ジュニア選手の自立と多様な経験を促すプロジェクト
ジュニア選手に海外経験を積んでもらうことを目的に「次世代特別強化支援プロジェクト」も立ち上げた。KAMPO JUNIOR OPENの結果も踏まえて、選手を国際大会に派遣する新たな取り組みだ。
「同行するのはナショナルチームのコーチのみで親御さんは付き添いません。車いすユーザーの我が子を心配する声もあったようですが、選手の自立を促すというJWTAさんの趣旨に私たちも賛同しました」(佐々木さん)
多感な時期の子どもたちの海外派遣には他の国や地域の選手たちとの交流を通じ、多様な文化や言語、マナーを学べるメリットもある。「次世代特別強化支援プロジェクトは心技体すべてで世界に通じるアスリートの育成を目的にしています」と佐々木さん。
ちなみに2023年と2024年大会を連覇した16歳の橘龍平は、本プロジェクトを通じて2023年12月にトルコで開かれたITF公認大会に出場。
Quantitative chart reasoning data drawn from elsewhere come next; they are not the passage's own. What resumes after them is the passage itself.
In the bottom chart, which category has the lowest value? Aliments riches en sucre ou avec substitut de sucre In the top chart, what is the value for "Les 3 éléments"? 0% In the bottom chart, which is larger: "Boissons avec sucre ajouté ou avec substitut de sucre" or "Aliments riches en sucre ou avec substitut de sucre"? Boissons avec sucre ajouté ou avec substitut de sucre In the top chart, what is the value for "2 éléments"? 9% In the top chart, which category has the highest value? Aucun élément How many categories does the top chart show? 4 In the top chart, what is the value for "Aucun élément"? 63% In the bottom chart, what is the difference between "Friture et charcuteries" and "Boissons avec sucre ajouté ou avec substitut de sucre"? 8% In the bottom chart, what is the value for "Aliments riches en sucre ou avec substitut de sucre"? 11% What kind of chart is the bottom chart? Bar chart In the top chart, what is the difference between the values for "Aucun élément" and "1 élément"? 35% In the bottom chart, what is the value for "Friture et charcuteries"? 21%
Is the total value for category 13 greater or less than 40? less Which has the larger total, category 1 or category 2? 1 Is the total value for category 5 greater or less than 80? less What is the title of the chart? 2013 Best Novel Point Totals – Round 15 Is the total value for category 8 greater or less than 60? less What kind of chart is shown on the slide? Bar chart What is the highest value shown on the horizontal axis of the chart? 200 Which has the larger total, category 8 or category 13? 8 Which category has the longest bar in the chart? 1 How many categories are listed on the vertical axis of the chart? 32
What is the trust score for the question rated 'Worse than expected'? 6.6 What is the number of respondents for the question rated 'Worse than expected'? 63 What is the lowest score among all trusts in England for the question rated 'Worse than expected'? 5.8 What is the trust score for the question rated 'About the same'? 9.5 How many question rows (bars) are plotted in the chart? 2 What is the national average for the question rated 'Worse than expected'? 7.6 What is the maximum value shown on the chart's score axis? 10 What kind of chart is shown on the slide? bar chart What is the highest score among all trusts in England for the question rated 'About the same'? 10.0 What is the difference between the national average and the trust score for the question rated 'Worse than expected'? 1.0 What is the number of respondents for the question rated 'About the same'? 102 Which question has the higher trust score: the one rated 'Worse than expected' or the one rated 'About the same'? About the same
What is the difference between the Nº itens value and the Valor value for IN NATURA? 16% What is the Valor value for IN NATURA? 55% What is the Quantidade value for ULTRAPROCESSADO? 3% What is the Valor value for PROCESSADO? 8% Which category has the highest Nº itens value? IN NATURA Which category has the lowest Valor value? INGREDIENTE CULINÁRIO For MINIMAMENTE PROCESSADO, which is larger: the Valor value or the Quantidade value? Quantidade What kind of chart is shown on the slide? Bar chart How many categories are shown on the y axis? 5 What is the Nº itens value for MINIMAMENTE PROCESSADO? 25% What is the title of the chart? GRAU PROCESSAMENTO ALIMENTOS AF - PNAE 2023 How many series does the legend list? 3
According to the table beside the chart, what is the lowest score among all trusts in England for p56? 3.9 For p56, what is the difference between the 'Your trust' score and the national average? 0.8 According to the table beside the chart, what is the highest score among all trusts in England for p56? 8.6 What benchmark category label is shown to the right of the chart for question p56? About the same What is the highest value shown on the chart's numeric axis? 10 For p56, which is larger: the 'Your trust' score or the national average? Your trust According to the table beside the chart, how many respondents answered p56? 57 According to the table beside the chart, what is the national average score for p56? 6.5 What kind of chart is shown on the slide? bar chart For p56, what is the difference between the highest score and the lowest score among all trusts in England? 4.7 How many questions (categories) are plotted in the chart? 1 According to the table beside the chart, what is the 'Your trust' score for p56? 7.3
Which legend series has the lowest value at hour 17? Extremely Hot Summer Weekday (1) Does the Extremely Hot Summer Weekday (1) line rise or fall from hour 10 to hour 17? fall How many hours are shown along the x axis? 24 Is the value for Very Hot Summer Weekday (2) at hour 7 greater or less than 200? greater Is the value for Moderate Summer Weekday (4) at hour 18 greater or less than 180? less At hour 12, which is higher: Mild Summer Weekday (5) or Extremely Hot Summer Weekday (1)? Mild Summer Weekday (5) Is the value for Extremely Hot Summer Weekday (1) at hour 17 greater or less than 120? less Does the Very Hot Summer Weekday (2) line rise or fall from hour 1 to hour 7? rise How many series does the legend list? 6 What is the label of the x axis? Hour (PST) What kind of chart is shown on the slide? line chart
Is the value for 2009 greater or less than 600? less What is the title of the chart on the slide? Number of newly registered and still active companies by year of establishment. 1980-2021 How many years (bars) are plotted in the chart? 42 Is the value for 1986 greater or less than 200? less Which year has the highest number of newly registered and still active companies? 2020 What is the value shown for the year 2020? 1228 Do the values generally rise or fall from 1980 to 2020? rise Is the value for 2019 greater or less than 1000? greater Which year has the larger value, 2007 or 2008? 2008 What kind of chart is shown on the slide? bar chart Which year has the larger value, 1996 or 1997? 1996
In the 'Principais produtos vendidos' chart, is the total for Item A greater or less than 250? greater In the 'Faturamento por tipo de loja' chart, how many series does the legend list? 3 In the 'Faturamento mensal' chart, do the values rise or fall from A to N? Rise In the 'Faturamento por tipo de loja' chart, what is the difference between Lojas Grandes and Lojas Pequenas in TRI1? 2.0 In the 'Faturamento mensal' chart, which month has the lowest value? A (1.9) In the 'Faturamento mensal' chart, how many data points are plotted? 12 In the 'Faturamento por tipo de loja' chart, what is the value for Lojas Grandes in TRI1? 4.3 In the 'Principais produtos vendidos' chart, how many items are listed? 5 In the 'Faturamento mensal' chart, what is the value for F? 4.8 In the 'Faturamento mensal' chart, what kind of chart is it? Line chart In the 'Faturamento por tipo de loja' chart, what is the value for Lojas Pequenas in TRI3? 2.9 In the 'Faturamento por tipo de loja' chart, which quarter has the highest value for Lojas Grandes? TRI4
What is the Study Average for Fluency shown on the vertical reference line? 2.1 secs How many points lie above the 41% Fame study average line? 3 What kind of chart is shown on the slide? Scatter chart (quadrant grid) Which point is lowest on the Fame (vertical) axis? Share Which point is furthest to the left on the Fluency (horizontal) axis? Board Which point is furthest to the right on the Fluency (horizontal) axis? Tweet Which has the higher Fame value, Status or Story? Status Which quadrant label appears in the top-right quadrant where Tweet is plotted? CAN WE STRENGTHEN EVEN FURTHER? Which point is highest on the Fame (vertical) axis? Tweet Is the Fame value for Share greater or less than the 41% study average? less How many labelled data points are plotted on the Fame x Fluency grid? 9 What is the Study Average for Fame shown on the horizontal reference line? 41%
2024年5月、ジュニア代表チームの一員として出場した「2024BNPパリバ・ワールドチームカップ」トルコ大会では銅メダルに輝いた。
さらにKAMPO JUNIOR OPENで2度目の優勝を果たした今年7月、世界ジュニアランキングを12位から10位に上げて世界のトップ10圏内に入った。
「小田選手のようなトップ選手が世界で活躍する姿を見て、それに続こうと頑張る若い選手たちが自分たちもそのレベルまで行けるんじゃないかと希望を持ってくれる。それが非常に嬉しいですし、日本全体のレベルも上がっていると思います」と目を細めるサステナビリティ推進部部長の浅倉さん。
その表情には単なるスポンサーの枠を越えたアスリート愛がにじみ出ている。